Next-generation biofuels promise a practical way to replace gasoline or diesel without expensive batteries. The reality is that next-generation biofuels have had limited success so far. Still, the danger exists that a price-competitive next- generation biofuel may eventually attack traditional fossil fuels head on.
The U.S. Department of Energy recently looked at the current and near-term state of various next-generation biofuels. It found that pyrolysis has the best potential to become truly price competitive with traditional transportation fuels. Its 2012 base case has a minimum cost of $4.55 per gallon of total fuel, close to standard U.S. pump prices.
The real upside could come a couple years down the road. The DOE projects that in 2017 pyrolysis could eventually cost just $2.32 per gallon of total fuel. Now the challenge is in scaling the technology.
Just what is pyrolysis and how real is the threat?
Pyrolysis is the decomposition of organic compounds in the presence of very high temperatures. This means that you can heat up organic matter like grass and break it down into its more fundamental elements to produce biodiesel. KiOR (NASDAQ: KIOR) uses this technology to take common biomatter like switch grass and wood chips, feed it into a facility, and produce fuels like gasoline and diesel.

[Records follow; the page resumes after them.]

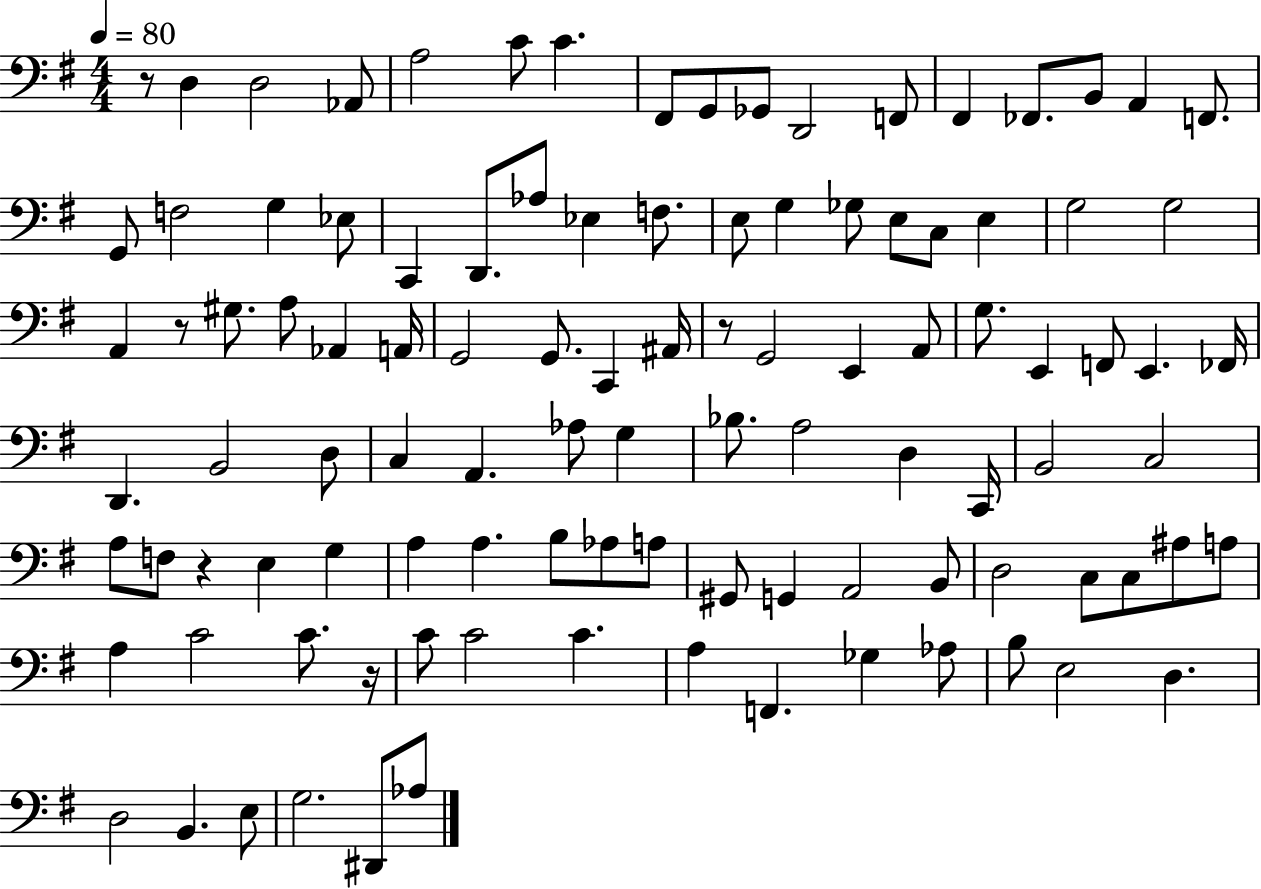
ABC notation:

X:1
T:Untitled
M:4/4
L:1/4
K:G
z/2 D, D,2 _A,,/2 A,2 C/2 C ^F,,/2 G,,/2 _G,,/2 D,,2 F,,/2 ^F,, _F,,/2 B,,/2 A,, F,,/2 G,,/2 F,2 G, _E,/2 C,, D,,/2 _A,/2 _E, F,/2 E,/2 G, _G,/2 E,/2 C,/2 E, G,2 G,2 A,, z/2 ^G,/2 A,/2 _A,, A,,/4 G,,2 G,,/2 C,, ^A,,/4 z/2 G,,2 E,, A,,/2 G,/2 E,, F,,/2 E,, _F,,/4 D,, B,,2 D,/2 C, A,, _A,/2 G, _B,/2 A,2 D, C,,/4 B,,2 C,2 A,/2 F,/2 z E, G, A, A, B,/2 _A,/2 A,/2 ^G,,/2 G,, A,,2 B,,/2 D,2 C,/2 C,/2 ^A,/2 A,/2 A, C2 C/2 z/4 C/2 C2 C A, F,, _G, _A,/2 B,/2 E,2 D, D,2 B,, E,/2 G,2 ^D,,/2 _A,/2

The reality is that in the short term KiOR poses little threat to the fossil fuel industry. Management has fed investors overly optimistic expectations, and the company has been plagued with production issues. KiOR proudly states that its Columbus facility can produce 13 million gallons per year, but it expects that its 2013 full-year production will only be 920,000 gallons.
KiOR is still a development-stage company so struggles in the ramping-up process are to be expected, but there are other challenges. Management expects to continue posting operating losses at least until 2015, and as of Sept. 30, it had already accumulated losses of $339.7 million. The bottom line is that until KiOR's Columbus facility proves itself, the oil industry has little to worry about.
Another attractive idea is to bioengineer algae to produce large amounts of oil. This strategy is nice and simple, but with current estimates it is simply too expensive to compete with traditional fossil fuels. The DOE's baseline estimates project that algae-based biodiesel would need a price of about $20 per gallon to break even. Advances in productivity could help bring the costs down below $10 per gallon, but for the foreseeable future it is simply too expensive.
Solazyme (TVIA) continues to research this technology and is seeing some success with its innovative business model. It understands that it will not be able to compete with fossil fuel markets anytime soon. Instead it is focusing on higher-value oils. Its products have come along nicely, and it has deals with big companies like Unilever and Goulston.
Solazyme hopes to become cash flow positive by 2015, though it remains to be seen just how successful its ramping process will be. The good news is that it already expects revenue of $40 million to $42 million in 2013. Its third-quarter 2013 balance sheet is attractive, with $194 million in cash, cash equivalents, and marketable securities, and it only posted a net loss of $68 million in the first three quarters of 2013.
Solazyme and its algae are not expected to compete with mass-market fossil fuels for a very long time, but Solazyme's focus on high-margin specialty oils makes it a company worth watching.
Generation 1.0 biofuels
Generation 2.0 biofuels are not expected to kill petroleum anytime soon, but ethanol can be quite profitable. Valero Energy (VLO 1.92%) runs a big ethanol operation, producing an average of 3.6 million gallons of ethanol per day in Q4 2013. The ethanol division managed to produce operating income of $491 million in 2013 thanks to falling corn prices and small ethanol inventories.
Valero's 2013 earnings show that its integrated model is a winner. Ethanol mandates can squeeze refiners' margins, but Valero's big ethanol facilities offset the situation. By playing both sides of the coin, Valero stabilizes its total profit and makes its dividend more secure.
After the price squeeze in renewable identification numbers, or RINs, Marathon Petroleum (MPC 1.02%) decided that it needs more biofuel assets to help protect it from the volatile biofuel markets. With good reason Marathon Petroleum paid $75 million for interests in three ethanol companies. In the first three quarters of 2013, its RIN bill increased to $185 million from $70 million in the same period in 2012.
These latest ethanol facilities should help Marathon Petroleum in 2014, but Valero still has a pricing advantage because it acquired many of its ethanol facilities at rock-bottom bankruptcy prices.
Should the fossil fuel industry and traditional refiners like Valero and Marathon Petroleum be worrying about second-generation biofuels? Until companies like KiOR can prove that ethanol alternatives like pyrolysis are profitable at a commercial scale, there is little to worry about. If anything, Valero is on the right path with its ethanol division posting $491 million in operating income in 2013.